# Task directions
Give back exactly the lines spanning from the one containing "California, site 6, 2025-07-02T05:40:01+00:00, 3-frame" to the final line of the records below, and no others.

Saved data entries

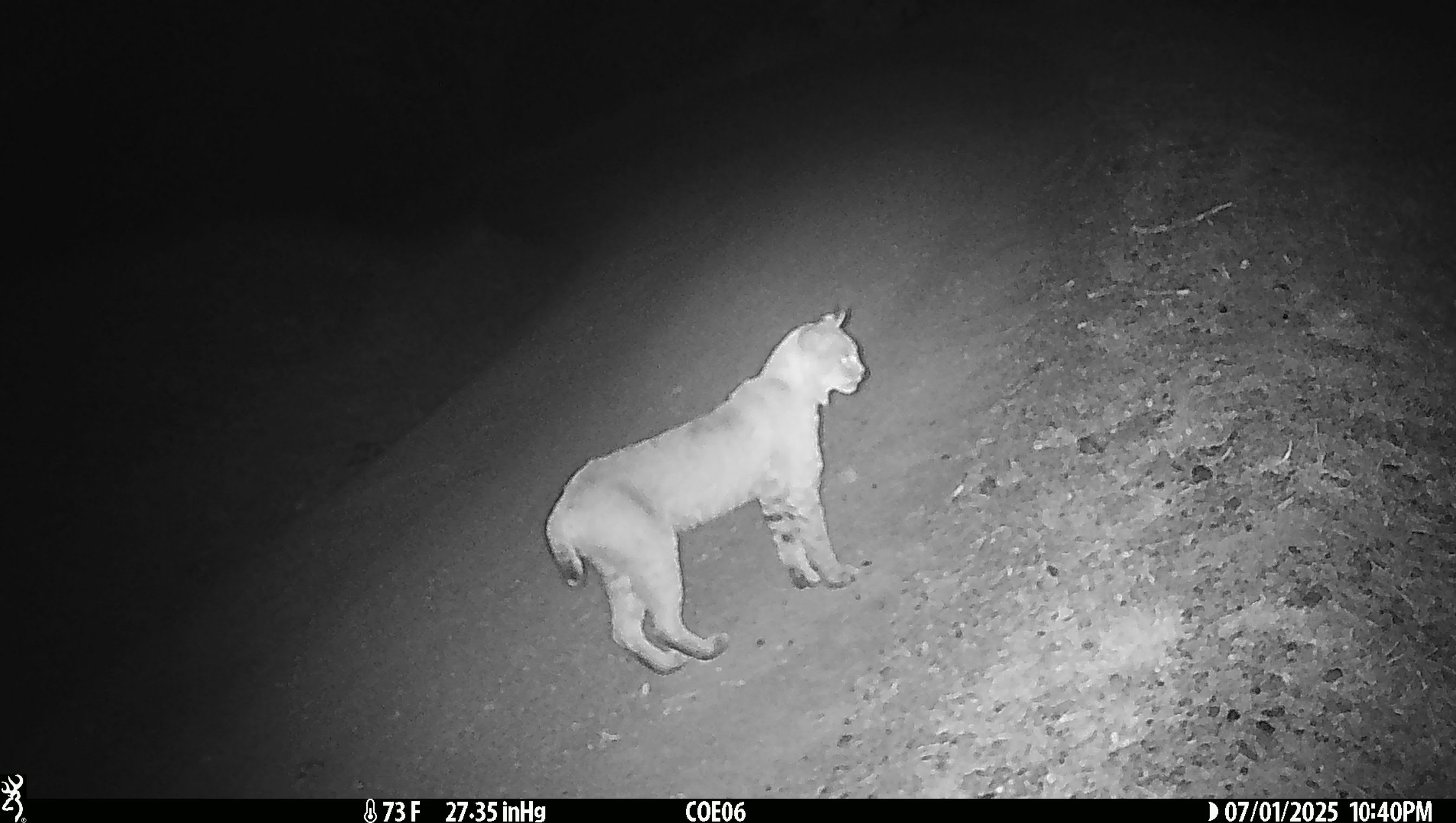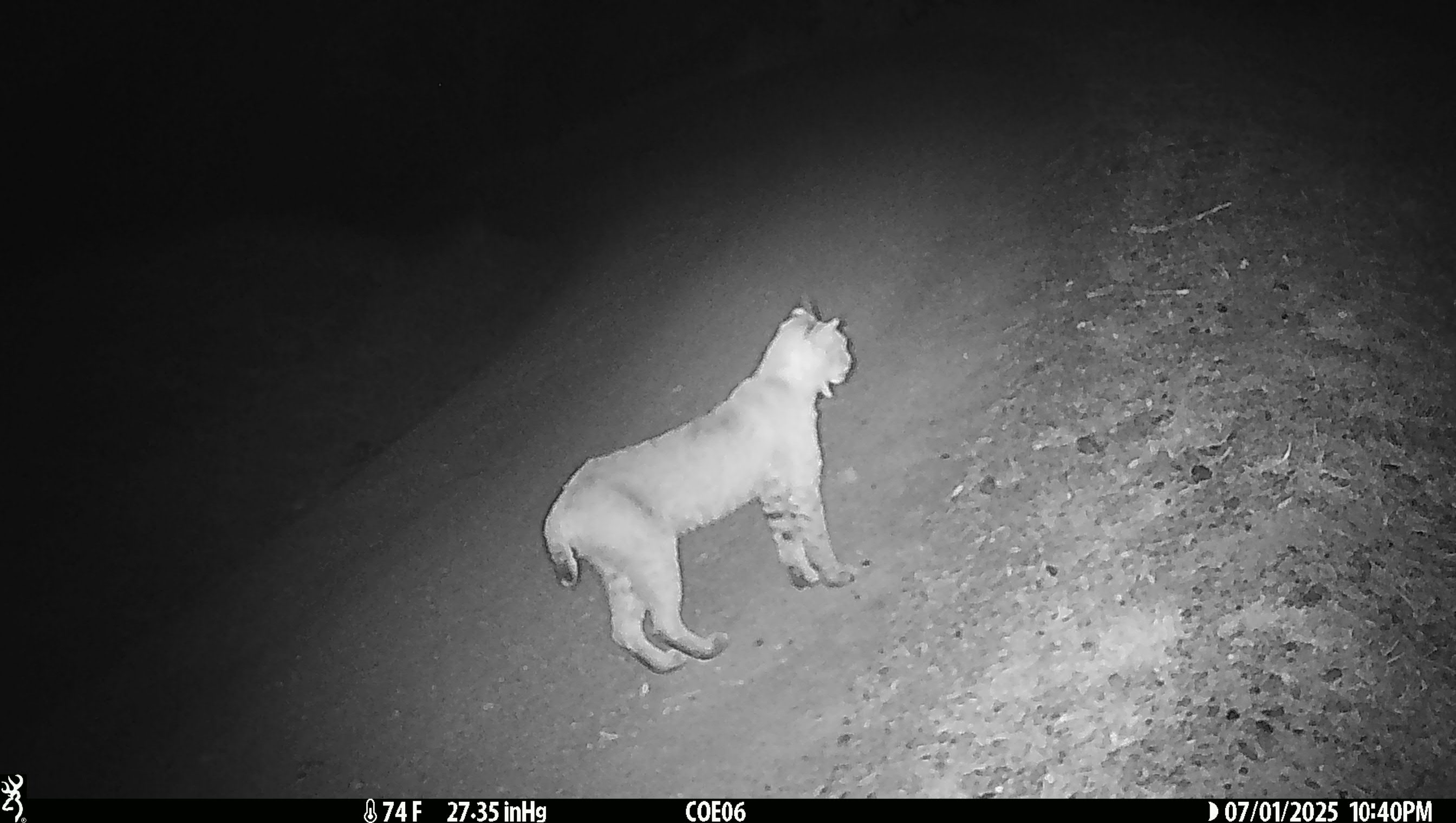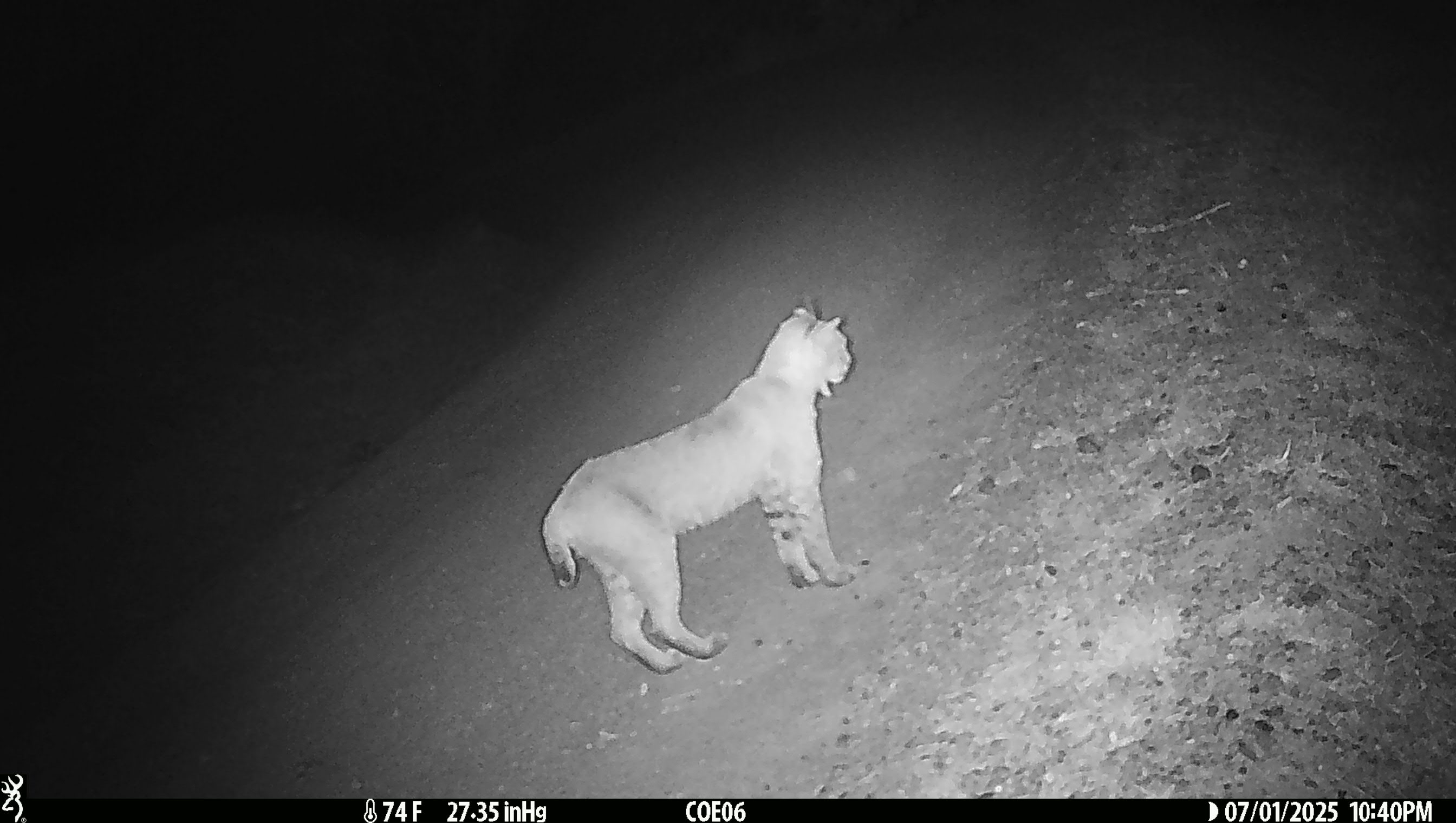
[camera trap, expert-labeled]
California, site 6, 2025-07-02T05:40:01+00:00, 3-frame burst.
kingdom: Animalia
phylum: Chordata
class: Mammalia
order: Carnivora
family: Felidae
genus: Lynx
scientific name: Lynx rufus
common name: bobcat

# Task response
California, site 6, 2025-07-02T05:40:01+00:00, 3-frame burst.
kingdom: Animalia
phylum: Chordata
class: Mammalia
order: Carnivora
family: Felidae
genus: Lynx
scientific name: Lynx rufus
common name: bobcat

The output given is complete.